A Liège, ils pourraient être en partie saturés tandis que le risque n'est pas significatif à Anvers. Dans la capitale, ce sont en particulier le centre de Bruxelles, Anderlecht, Saint-Gilles, Ixelles, Etterbeek, Woluwe-Saint-Lambert, Schaerbeek et Laeken qui risquent d'être significativement touchés d'ici 2022, et déjà dans une moindre mesure dès 2021. Seul le sud de Bruxelles est, quant à lui, moins sujet au risque de saturation.

Près d'un tiers des cellules 4G de la ville ont au total été associées à un tel risque moyen ou élevé en 2022. Cela signifie que les ressources des réseaux, compte tenu de l'augmentation attendue du volume de trafic, risquent de ne pas pouvoir faire face à la hausse en la matière en heures de pointe sans subir de dégradation du service, prévient l'IBPT.

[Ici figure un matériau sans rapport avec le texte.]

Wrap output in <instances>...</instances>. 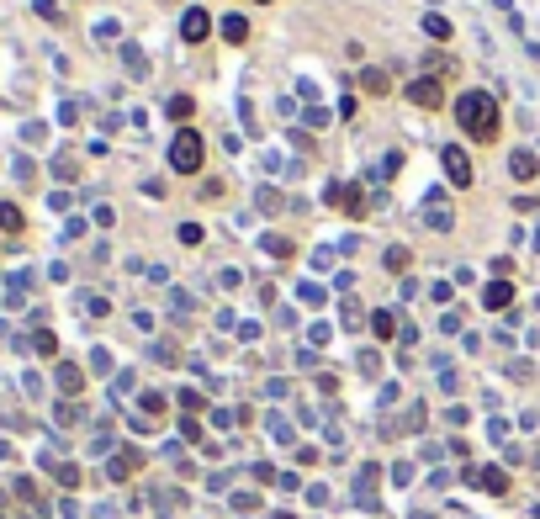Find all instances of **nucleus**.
I'll use <instances>...</instances> for the list:
<instances>
[{"instance_id": "nucleus-1", "label": "nucleus", "mask_w": 540, "mask_h": 519, "mask_svg": "<svg viewBox=\"0 0 540 519\" xmlns=\"http://www.w3.org/2000/svg\"><path fill=\"white\" fill-rule=\"evenodd\" d=\"M456 117H461V127H466L477 143H493V138H498V101L487 96V90H461Z\"/></svg>"}, {"instance_id": "nucleus-2", "label": "nucleus", "mask_w": 540, "mask_h": 519, "mask_svg": "<svg viewBox=\"0 0 540 519\" xmlns=\"http://www.w3.org/2000/svg\"><path fill=\"white\" fill-rule=\"evenodd\" d=\"M323 201L339 207V212H350V218H365V212H371L365 186H350V180H329V186H323Z\"/></svg>"}, {"instance_id": "nucleus-3", "label": "nucleus", "mask_w": 540, "mask_h": 519, "mask_svg": "<svg viewBox=\"0 0 540 519\" xmlns=\"http://www.w3.org/2000/svg\"><path fill=\"white\" fill-rule=\"evenodd\" d=\"M201 160H207V143L191 133V127H180L175 133V143H170V164H175L180 175H196L201 170Z\"/></svg>"}, {"instance_id": "nucleus-4", "label": "nucleus", "mask_w": 540, "mask_h": 519, "mask_svg": "<svg viewBox=\"0 0 540 519\" xmlns=\"http://www.w3.org/2000/svg\"><path fill=\"white\" fill-rule=\"evenodd\" d=\"M419 223L429 228V233H450V228H456L450 191H424V201H419Z\"/></svg>"}, {"instance_id": "nucleus-5", "label": "nucleus", "mask_w": 540, "mask_h": 519, "mask_svg": "<svg viewBox=\"0 0 540 519\" xmlns=\"http://www.w3.org/2000/svg\"><path fill=\"white\" fill-rule=\"evenodd\" d=\"M440 164H445V175L456 180L461 191H466V186H472V160H466V154H461V149H440Z\"/></svg>"}, {"instance_id": "nucleus-6", "label": "nucleus", "mask_w": 540, "mask_h": 519, "mask_svg": "<svg viewBox=\"0 0 540 519\" xmlns=\"http://www.w3.org/2000/svg\"><path fill=\"white\" fill-rule=\"evenodd\" d=\"M207 32H212V16H207L201 5H191V11L180 16V38H185V42H201Z\"/></svg>"}, {"instance_id": "nucleus-7", "label": "nucleus", "mask_w": 540, "mask_h": 519, "mask_svg": "<svg viewBox=\"0 0 540 519\" xmlns=\"http://www.w3.org/2000/svg\"><path fill=\"white\" fill-rule=\"evenodd\" d=\"M408 101H413L419 112H429V106H440V85L435 80H413L408 85Z\"/></svg>"}, {"instance_id": "nucleus-8", "label": "nucleus", "mask_w": 540, "mask_h": 519, "mask_svg": "<svg viewBox=\"0 0 540 519\" xmlns=\"http://www.w3.org/2000/svg\"><path fill=\"white\" fill-rule=\"evenodd\" d=\"M509 170H514V180H535L540 160L530 154V149H514V154H509Z\"/></svg>"}, {"instance_id": "nucleus-9", "label": "nucleus", "mask_w": 540, "mask_h": 519, "mask_svg": "<svg viewBox=\"0 0 540 519\" xmlns=\"http://www.w3.org/2000/svg\"><path fill=\"white\" fill-rule=\"evenodd\" d=\"M398 164H402V154H387V160H381V164H371V186H376V191H381L387 180L398 175Z\"/></svg>"}, {"instance_id": "nucleus-10", "label": "nucleus", "mask_w": 540, "mask_h": 519, "mask_svg": "<svg viewBox=\"0 0 540 519\" xmlns=\"http://www.w3.org/2000/svg\"><path fill=\"white\" fill-rule=\"evenodd\" d=\"M222 38L244 42V38H249V16H222Z\"/></svg>"}, {"instance_id": "nucleus-11", "label": "nucleus", "mask_w": 540, "mask_h": 519, "mask_svg": "<svg viewBox=\"0 0 540 519\" xmlns=\"http://www.w3.org/2000/svg\"><path fill=\"white\" fill-rule=\"evenodd\" d=\"M509 302H514V286H509V281H493V286H487V307H509Z\"/></svg>"}, {"instance_id": "nucleus-12", "label": "nucleus", "mask_w": 540, "mask_h": 519, "mask_svg": "<svg viewBox=\"0 0 540 519\" xmlns=\"http://www.w3.org/2000/svg\"><path fill=\"white\" fill-rule=\"evenodd\" d=\"M424 32H429L435 42H445V38H450V21H445L440 11H429V16H424Z\"/></svg>"}, {"instance_id": "nucleus-13", "label": "nucleus", "mask_w": 540, "mask_h": 519, "mask_svg": "<svg viewBox=\"0 0 540 519\" xmlns=\"http://www.w3.org/2000/svg\"><path fill=\"white\" fill-rule=\"evenodd\" d=\"M164 112H170L175 122H185L191 112H196V101H191V96H170V106H164Z\"/></svg>"}, {"instance_id": "nucleus-14", "label": "nucleus", "mask_w": 540, "mask_h": 519, "mask_svg": "<svg viewBox=\"0 0 540 519\" xmlns=\"http://www.w3.org/2000/svg\"><path fill=\"white\" fill-rule=\"evenodd\" d=\"M472 482H482L487 493H503V488H509V477H503V472H472Z\"/></svg>"}, {"instance_id": "nucleus-15", "label": "nucleus", "mask_w": 540, "mask_h": 519, "mask_svg": "<svg viewBox=\"0 0 540 519\" xmlns=\"http://www.w3.org/2000/svg\"><path fill=\"white\" fill-rule=\"evenodd\" d=\"M260 212H281V207H286V197H276V186H260Z\"/></svg>"}, {"instance_id": "nucleus-16", "label": "nucleus", "mask_w": 540, "mask_h": 519, "mask_svg": "<svg viewBox=\"0 0 540 519\" xmlns=\"http://www.w3.org/2000/svg\"><path fill=\"white\" fill-rule=\"evenodd\" d=\"M122 64H127V75H143V69H149V64H143V53H138V48H133V42L122 48Z\"/></svg>"}, {"instance_id": "nucleus-17", "label": "nucleus", "mask_w": 540, "mask_h": 519, "mask_svg": "<svg viewBox=\"0 0 540 519\" xmlns=\"http://www.w3.org/2000/svg\"><path fill=\"white\" fill-rule=\"evenodd\" d=\"M360 85H365V90H376V96H381V90H387V75H381V69H365V75H360Z\"/></svg>"}, {"instance_id": "nucleus-18", "label": "nucleus", "mask_w": 540, "mask_h": 519, "mask_svg": "<svg viewBox=\"0 0 540 519\" xmlns=\"http://www.w3.org/2000/svg\"><path fill=\"white\" fill-rule=\"evenodd\" d=\"M265 249H270V255H281V260H286V255H292V239H286V233H270V239H265Z\"/></svg>"}, {"instance_id": "nucleus-19", "label": "nucleus", "mask_w": 540, "mask_h": 519, "mask_svg": "<svg viewBox=\"0 0 540 519\" xmlns=\"http://www.w3.org/2000/svg\"><path fill=\"white\" fill-rule=\"evenodd\" d=\"M196 197H201V201H207V197H222V180H218V175H207V180H201V191H196Z\"/></svg>"}, {"instance_id": "nucleus-20", "label": "nucleus", "mask_w": 540, "mask_h": 519, "mask_svg": "<svg viewBox=\"0 0 540 519\" xmlns=\"http://www.w3.org/2000/svg\"><path fill=\"white\" fill-rule=\"evenodd\" d=\"M180 244H201V223H180Z\"/></svg>"}, {"instance_id": "nucleus-21", "label": "nucleus", "mask_w": 540, "mask_h": 519, "mask_svg": "<svg viewBox=\"0 0 540 519\" xmlns=\"http://www.w3.org/2000/svg\"><path fill=\"white\" fill-rule=\"evenodd\" d=\"M387 270H408V249H387Z\"/></svg>"}, {"instance_id": "nucleus-22", "label": "nucleus", "mask_w": 540, "mask_h": 519, "mask_svg": "<svg viewBox=\"0 0 540 519\" xmlns=\"http://www.w3.org/2000/svg\"><path fill=\"white\" fill-rule=\"evenodd\" d=\"M38 16H48V21H59L64 11H59V0H38Z\"/></svg>"}, {"instance_id": "nucleus-23", "label": "nucleus", "mask_w": 540, "mask_h": 519, "mask_svg": "<svg viewBox=\"0 0 540 519\" xmlns=\"http://www.w3.org/2000/svg\"><path fill=\"white\" fill-rule=\"evenodd\" d=\"M0 228H21V212H16V207H0Z\"/></svg>"}, {"instance_id": "nucleus-24", "label": "nucleus", "mask_w": 540, "mask_h": 519, "mask_svg": "<svg viewBox=\"0 0 540 519\" xmlns=\"http://www.w3.org/2000/svg\"><path fill=\"white\" fill-rule=\"evenodd\" d=\"M371 323H376V334H381V340L392 334V313H371Z\"/></svg>"}]
</instances>
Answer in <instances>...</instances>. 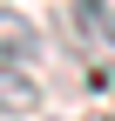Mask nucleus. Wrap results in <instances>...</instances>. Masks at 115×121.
Listing matches in <instances>:
<instances>
[{
    "label": "nucleus",
    "instance_id": "7ed1b4c3",
    "mask_svg": "<svg viewBox=\"0 0 115 121\" xmlns=\"http://www.w3.org/2000/svg\"><path fill=\"white\" fill-rule=\"evenodd\" d=\"M34 108H41L34 74H27V67H0V114H7V121H27Z\"/></svg>",
    "mask_w": 115,
    "mask_h": 121
},
{
    "label": "nucleus",
    "instance_id": "f03ea898",
    "mask_svg": "<svg viewBox=\"0 0 115 121\" xmlns=\"http://www.w3.org/2000/svg\"><path fill=\"white\" fill-rule=\"evenodd\" d=\"M41 60V27L20 7H0V67H34Z\"/></svg>",
    "mask_w": 115,
    "mask_h": 121
},
{
    "label": "nucleus",
    "instance_id": "20e7f679",
    "mask_svg": "<svg viewBox=\"0 0 115 121\" xmlns=\"http://www.w3.org/2000/svg\"><path fill=\"white\" fill-rule=\"evenodd\" d=\"M95 81H102V87H108V94H115V67H95Z\"/></svg>",
    "mask_w": 115,
    "mask_h": 121
},
{
    "label": "nucleus",
    "instance_id": "f257e3e1",
    "mask_svg": "<svg viewBox=\"0 0 115 121\" xmlns=\"http://www.w3.org/2000/svg\"><path fill=\"white\" fill-rule=\"evenodd\" d=\"M68 34L95 67H108L115 60V7L108 0H68Z\"/></svg>",
    "mask_w": 115,
    "mask_h": 121
},
{
    "label": "nucleus",
    "instance_id": "39448f33",
    "mask_svg": "<svg viewBox=\"0 0 115 121\" xmlns=\"http://www.w3.org/2000/svg\"><path fill=\"white\" fill-rule=\"evenodd\" d=\"M81 121H115V114H81Z\"/></svg>",
    "mask_w": 115,
    "mask_h": 121
}]
</instances>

Plusieurs quartiers bruxellois, tels que par exemple ceux abritant la Grand-Place, la Gare du Midi, l'ULB (Solbosch), la Porte de Hal ou encore le Musée Horta présentent un risque élevé en heures de pointe, en 2022. Celui-ci est par contre moyen pour les environs des cliniques universitaires Saint-Luc, du Palais des beaux-arts, de la VUB et de l'ULB (La Plaine).

Selon l'IBPT, qui suppose qu'aucun opérateur supplémentaire n'installera de nouveau site d'ici l'an prochain, la situation deviendra déjà critique en 2021 dans la capitale, avec 19% des cellules présentant un risque de saturation moyen ou élevé en heures de pointe.

A noter que pour Anvers et Liège, l'arrivée de la 5G permettra à terme d'augmenter la capacité des réseaux à faire face à la hausse attendue du trafic. Pour Bruxelles, elle n'aura par contre aucune influence positive si la norme reste inchangée, étant donné qu'elle est cumulative (toutes technologies et bandes de fréquences cumulées), conclut le régulateur des télécoms.

Dans une réaction, la fédération technologique Agoria, qui représente les différents opérateurs télécoms du pays, déplore un réseau 4G "artificiellement saturé par des normes trop contraignantes".

Pour elle, vu les usages en matière de téléphonie mobile comparables entre les trois villes, l'explication du risque de saturation réside essentiellement dans les normes de rayonnement électromagnétique différentes entre les trois Régions du pays, chacune compétente en ce qui concerne les normes d'émission.

"Même les meilleurs ingénieurs ou les meilleures technologies ne pourront plus à l'avenir compenser des normes d'émission trop restrictives en Belgique", met en garde la fédération. Un débat pacifié et objectif en la matière doit impérativement avoir lieu, insiste-t-elle, afin d'assurer la qualité du réseau et permettre la connectivité du territoire.

Pour rappel, par rapport aux recommandations internationales de l'ICNIRP, qui tiennent compte du principe de précaution, les normes régionales en Belgique sont quatre fois plus sévères en Flandre, plus de quatre fois plus sévères en Wallonie et... 50 fois plus sévères à Bruxelles, illustre Agoria.

Le représentant des opérateurs espère donc que les consultations actuellement menées dans le centre et au sud du pays en lien avec le déploiement de la 5G prendront en compte ce rapport de l'IBPT. Cela afin de proposer de nouvelles normes d'émission nécessaires au déploiement de la 5G qui respectent le principe de précaution et d'ainsi offrir un cadre stable et pertinent pour les opérateurs, conclut la fédération technologique.